## The exercise
Copy out the text of the records below word for word. Leave out the pictures.

========

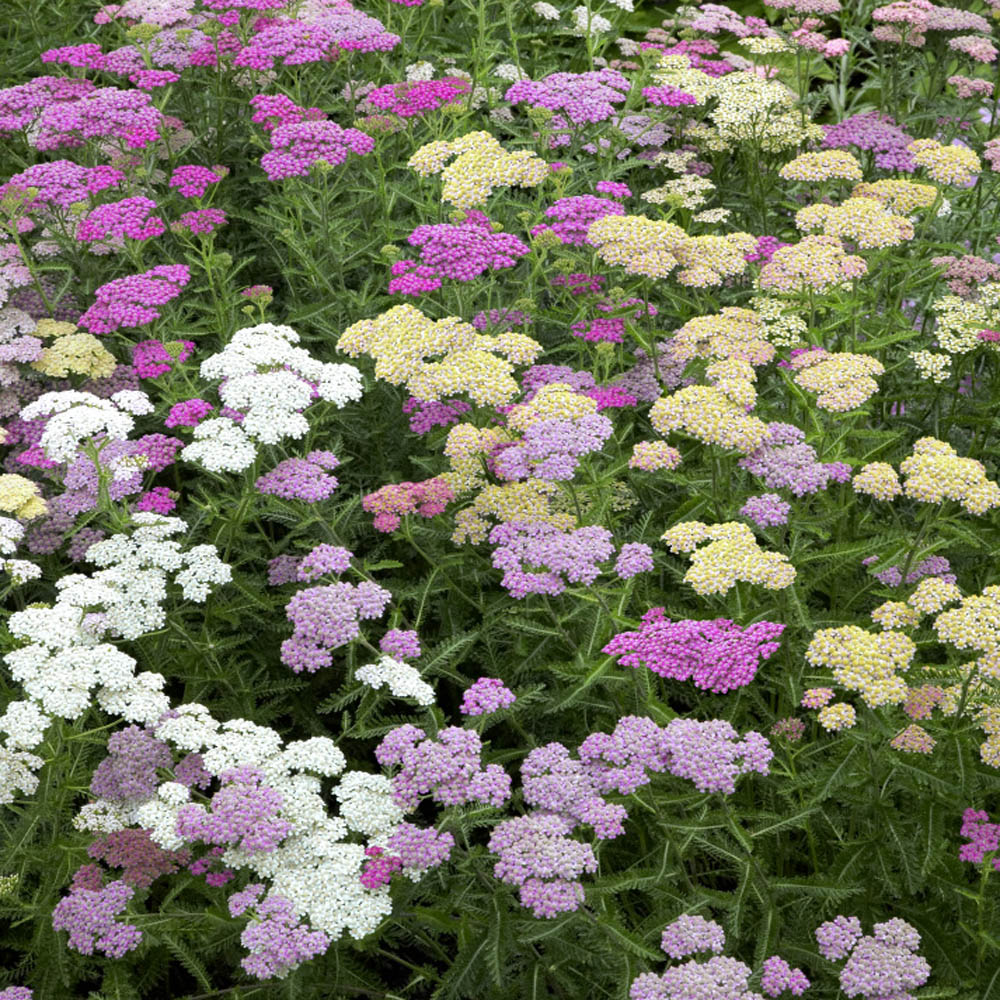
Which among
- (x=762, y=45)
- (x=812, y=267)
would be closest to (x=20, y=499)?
(x=812, y=267)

========

## Solution for this task
Which among
- (x=762, y=45)
- (x=812, y=267)
would be closest to (x=20, y=499)?
(x=812, y=267)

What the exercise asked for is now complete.